>> START Page excerpt
Every real estate investor should be familiar with the means to protect their finances in event of damages and accidents happening on the property. When investors know how to protect themselves, they ensure their finances are secured.
Explore the potential of hold harmless agreements in real estate and the most important things to know about them below.
What Is a Hold Harmless Agreement?
A hold harmless agreement is a stipulation found within a legal contract that establishes where a given party’s responsibility for liabilities begins and ends.
Hold harmless agreements can appear in many contracts: a gym might have a hold harmless agreement with their clients in the event of their injury, while a business may have an agreement with their employees. Hold harmless agreements may appear frequently in real estate contracts.
A hold harmless agreement in a real estate contract absolves one party involved in the contract from liability; the signer of the agreement—usually the buyer or the tenant—effectively takes on responsibility for the enumerated potential damages or accidents that may happen on the property.
Hold harmless agreements are generally open to discussion. They are features of real estate contracts where the two parties involved have the opportunity to determine each of their respective responsibilities in full.
By discussing the extent of liability transfer in the agreement, the parties involved make it abundantly clear who is liable in the event that the property is damaged, equipment on the property is damaged, or people on the property are injured.
How Do You Establish a Hold Harmless Agreement?
Hold harmless agreements can be established through a number of written, contractual formats.
Hold harmless clauses provide the legal structure for the liability transfers of a hold harmless agreement in a real estate contract. They are the most common examples of hold harmless agreements in action; specific clauses in a given real estate contract outline the scope of liabilities related to the property.
The legal basis of a hold harmless agreement can also be established in hold harmless agreement letters or liability and lien waivers.
While there can be many ways to establish the legal basis of a hold harmless agreement, what’s most important is that the purview of the agreement is clear, with all parties signed on in full agreement.
Why Is a Hold Harmless Agreement Important?
>> END Page excerpt
>> START Stored rows
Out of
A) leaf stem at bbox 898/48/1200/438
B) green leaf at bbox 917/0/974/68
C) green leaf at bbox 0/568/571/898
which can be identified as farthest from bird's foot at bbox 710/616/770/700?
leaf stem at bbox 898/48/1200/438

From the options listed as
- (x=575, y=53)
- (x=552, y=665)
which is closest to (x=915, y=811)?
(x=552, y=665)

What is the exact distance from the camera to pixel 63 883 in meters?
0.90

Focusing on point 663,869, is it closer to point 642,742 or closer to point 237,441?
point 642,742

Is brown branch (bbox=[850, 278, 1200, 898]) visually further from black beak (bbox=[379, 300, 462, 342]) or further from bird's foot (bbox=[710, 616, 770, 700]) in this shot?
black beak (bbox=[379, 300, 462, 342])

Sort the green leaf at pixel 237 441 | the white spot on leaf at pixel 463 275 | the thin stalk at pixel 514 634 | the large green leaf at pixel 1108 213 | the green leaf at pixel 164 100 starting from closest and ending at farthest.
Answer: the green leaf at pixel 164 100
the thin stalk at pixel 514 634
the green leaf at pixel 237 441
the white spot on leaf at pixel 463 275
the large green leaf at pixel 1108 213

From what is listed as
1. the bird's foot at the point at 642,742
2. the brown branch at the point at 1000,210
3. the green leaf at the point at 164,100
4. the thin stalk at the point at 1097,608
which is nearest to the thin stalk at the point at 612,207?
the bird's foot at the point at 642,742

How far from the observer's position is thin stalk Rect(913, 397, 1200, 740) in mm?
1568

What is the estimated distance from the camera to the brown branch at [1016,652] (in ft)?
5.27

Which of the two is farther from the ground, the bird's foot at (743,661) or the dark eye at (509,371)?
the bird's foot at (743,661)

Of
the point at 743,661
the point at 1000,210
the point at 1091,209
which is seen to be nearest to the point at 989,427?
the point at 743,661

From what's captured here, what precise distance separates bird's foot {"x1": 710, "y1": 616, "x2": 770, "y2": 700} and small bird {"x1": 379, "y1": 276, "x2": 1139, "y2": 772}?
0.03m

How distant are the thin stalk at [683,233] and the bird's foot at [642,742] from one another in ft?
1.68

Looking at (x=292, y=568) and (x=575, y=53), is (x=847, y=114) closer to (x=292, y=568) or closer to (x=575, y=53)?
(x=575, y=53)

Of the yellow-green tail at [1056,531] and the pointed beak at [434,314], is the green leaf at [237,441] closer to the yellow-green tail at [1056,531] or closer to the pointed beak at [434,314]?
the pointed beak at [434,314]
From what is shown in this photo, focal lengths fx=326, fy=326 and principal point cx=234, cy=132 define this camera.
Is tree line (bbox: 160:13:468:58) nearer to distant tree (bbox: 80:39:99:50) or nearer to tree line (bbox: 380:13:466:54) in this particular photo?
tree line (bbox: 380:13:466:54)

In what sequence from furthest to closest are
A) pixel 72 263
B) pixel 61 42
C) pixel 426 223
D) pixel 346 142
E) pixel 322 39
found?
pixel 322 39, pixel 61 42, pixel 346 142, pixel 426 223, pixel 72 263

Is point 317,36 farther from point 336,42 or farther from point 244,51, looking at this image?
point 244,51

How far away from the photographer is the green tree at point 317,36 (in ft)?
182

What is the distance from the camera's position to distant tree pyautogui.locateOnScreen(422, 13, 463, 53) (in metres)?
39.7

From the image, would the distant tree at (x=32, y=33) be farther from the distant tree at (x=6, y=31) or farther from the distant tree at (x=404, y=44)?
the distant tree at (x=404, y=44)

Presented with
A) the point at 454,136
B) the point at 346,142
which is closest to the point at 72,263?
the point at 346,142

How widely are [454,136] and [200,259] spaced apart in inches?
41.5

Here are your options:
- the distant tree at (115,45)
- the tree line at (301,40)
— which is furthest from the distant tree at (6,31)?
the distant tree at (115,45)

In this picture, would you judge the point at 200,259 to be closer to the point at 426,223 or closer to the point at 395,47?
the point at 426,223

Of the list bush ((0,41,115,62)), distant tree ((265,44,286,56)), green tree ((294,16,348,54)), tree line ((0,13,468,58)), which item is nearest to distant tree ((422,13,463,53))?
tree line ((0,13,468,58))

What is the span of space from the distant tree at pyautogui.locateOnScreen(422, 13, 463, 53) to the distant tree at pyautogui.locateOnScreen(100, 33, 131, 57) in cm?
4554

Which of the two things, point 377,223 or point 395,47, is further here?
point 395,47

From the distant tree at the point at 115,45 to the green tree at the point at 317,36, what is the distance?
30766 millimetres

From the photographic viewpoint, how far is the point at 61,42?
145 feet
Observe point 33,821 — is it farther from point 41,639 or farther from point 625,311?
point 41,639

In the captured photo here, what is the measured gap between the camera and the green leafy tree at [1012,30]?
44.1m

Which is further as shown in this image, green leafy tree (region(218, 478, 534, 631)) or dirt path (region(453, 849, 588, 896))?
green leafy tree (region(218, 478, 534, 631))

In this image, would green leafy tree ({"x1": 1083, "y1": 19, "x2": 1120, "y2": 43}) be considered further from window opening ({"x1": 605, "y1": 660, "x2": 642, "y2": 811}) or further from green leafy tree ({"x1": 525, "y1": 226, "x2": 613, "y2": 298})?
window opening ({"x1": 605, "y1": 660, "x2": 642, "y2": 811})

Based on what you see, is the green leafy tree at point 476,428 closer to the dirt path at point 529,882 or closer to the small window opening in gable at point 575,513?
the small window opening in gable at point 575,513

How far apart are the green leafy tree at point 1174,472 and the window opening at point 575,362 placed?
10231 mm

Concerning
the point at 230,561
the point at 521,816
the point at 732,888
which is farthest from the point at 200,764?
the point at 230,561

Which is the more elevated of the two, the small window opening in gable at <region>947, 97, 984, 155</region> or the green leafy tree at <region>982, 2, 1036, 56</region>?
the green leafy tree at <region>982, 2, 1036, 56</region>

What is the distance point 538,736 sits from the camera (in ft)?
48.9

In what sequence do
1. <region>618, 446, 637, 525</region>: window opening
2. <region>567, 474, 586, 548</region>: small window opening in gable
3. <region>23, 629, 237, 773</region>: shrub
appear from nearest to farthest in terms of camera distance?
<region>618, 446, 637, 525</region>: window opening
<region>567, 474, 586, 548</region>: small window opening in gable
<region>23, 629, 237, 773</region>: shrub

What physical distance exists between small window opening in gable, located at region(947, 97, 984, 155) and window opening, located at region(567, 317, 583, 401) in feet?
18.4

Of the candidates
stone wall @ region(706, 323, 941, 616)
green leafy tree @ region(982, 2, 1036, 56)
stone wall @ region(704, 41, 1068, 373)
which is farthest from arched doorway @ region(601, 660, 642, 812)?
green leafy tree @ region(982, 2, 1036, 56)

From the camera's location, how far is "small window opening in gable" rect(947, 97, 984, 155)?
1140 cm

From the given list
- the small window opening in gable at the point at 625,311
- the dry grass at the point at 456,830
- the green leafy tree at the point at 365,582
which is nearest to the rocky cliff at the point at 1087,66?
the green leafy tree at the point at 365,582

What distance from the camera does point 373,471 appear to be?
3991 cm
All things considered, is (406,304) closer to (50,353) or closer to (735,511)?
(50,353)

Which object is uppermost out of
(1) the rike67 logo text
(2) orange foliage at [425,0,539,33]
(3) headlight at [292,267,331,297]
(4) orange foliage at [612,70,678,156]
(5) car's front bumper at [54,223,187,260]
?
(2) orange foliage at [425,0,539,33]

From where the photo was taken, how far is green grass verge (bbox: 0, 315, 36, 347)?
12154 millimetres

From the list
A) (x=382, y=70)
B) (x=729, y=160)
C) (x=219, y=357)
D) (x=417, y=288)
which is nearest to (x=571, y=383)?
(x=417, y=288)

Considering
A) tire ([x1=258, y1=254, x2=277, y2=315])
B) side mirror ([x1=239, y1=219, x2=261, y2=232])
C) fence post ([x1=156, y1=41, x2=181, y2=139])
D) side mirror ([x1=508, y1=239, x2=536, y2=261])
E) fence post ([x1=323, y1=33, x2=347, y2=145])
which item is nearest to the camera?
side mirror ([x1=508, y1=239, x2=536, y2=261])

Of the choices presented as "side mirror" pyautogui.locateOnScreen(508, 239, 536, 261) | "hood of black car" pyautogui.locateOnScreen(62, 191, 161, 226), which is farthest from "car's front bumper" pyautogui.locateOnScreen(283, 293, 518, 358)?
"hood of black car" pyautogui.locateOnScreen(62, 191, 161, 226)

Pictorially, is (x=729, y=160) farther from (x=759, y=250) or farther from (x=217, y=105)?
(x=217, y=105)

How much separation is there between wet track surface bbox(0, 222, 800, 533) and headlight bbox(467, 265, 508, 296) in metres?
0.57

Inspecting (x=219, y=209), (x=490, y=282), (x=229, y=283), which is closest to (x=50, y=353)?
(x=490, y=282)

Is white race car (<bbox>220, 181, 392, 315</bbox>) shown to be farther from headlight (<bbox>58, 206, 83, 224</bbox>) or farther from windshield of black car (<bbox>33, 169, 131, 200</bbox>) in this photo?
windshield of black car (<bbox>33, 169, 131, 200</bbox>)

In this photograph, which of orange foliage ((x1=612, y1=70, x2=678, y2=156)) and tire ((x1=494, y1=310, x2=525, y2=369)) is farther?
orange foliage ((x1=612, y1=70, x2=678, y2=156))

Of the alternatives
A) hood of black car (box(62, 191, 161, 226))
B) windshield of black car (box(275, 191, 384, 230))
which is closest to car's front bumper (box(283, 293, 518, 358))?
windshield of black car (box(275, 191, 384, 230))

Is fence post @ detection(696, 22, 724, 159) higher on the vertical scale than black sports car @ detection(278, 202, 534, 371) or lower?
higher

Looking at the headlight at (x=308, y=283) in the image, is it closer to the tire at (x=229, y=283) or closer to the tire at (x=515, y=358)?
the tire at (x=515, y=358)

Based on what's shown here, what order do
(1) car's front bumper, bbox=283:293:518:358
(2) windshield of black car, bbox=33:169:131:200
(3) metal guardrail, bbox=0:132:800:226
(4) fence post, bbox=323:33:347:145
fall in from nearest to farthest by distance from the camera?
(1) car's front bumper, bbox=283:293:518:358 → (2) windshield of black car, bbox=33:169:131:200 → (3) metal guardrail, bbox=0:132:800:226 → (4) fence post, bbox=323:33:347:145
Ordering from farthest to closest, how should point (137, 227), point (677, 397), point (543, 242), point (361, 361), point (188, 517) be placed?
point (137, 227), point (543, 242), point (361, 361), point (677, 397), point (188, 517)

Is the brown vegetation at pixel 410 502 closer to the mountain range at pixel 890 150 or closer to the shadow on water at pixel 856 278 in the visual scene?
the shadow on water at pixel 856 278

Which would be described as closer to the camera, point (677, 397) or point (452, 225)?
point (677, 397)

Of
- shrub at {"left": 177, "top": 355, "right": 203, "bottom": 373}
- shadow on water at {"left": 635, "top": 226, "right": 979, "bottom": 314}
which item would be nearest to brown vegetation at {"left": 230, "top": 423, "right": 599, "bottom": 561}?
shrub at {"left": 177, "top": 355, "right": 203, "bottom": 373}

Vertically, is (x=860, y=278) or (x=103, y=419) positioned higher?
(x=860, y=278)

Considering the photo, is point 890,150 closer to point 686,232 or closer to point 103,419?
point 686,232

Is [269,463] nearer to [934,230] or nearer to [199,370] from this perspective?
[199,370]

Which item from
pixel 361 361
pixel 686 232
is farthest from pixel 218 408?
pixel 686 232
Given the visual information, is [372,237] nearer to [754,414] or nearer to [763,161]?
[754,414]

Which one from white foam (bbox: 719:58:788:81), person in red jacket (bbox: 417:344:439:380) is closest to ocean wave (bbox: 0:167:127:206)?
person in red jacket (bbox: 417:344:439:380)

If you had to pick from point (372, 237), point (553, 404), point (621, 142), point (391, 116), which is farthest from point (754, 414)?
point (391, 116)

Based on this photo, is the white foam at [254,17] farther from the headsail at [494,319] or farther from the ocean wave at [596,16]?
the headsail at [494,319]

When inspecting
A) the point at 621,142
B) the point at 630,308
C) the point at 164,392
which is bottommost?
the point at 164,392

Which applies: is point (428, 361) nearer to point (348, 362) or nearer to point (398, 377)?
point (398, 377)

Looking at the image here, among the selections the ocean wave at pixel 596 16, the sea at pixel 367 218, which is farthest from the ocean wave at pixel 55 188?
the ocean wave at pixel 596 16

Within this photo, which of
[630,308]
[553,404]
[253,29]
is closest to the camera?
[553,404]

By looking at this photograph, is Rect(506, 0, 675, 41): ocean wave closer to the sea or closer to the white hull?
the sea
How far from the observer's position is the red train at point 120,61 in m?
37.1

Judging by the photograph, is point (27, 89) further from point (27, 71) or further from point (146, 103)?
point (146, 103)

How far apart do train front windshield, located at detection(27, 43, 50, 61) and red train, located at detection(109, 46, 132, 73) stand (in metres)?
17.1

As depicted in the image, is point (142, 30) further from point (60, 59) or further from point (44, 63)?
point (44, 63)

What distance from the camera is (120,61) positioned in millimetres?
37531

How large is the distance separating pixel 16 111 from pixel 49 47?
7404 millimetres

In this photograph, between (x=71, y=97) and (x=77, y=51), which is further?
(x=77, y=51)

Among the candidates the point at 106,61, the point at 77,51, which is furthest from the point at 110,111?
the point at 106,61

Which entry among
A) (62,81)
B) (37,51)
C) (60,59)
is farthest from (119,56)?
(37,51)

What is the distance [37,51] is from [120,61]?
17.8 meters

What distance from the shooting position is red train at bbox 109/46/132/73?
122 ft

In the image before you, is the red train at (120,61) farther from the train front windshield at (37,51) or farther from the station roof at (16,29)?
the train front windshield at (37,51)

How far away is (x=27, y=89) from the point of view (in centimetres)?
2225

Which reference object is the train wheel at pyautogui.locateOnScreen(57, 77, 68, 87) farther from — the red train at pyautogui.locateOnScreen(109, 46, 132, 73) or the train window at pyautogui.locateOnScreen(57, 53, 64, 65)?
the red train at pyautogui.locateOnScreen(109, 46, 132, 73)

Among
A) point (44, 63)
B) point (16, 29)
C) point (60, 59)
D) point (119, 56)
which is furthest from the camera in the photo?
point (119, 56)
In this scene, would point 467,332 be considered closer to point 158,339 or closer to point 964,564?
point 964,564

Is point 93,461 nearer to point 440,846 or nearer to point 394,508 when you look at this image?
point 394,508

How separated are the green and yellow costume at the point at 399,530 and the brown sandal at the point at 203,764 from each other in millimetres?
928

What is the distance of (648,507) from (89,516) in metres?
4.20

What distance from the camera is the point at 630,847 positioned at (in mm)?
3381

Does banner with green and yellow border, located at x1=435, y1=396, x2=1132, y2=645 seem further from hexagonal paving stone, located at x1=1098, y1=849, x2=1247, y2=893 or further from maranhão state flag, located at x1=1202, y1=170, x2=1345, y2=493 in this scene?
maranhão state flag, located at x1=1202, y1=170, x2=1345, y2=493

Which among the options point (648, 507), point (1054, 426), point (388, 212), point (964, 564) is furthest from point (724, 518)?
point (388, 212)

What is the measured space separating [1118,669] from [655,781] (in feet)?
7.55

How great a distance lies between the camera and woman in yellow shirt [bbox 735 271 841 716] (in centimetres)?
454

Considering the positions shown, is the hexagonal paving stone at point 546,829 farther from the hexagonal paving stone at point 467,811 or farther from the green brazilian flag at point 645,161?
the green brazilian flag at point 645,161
>> END Stored rows
● Directives:
- 1) In the text on hold harmless agreements, who is usually the signer of such an agreement in a real estate contract?
- 2) Tally the lines in the records that contain the string "placed", treating case as significant, and give only the number.

● Answer set:
- 1) Usually the buyer or the tenant.

- 2) 2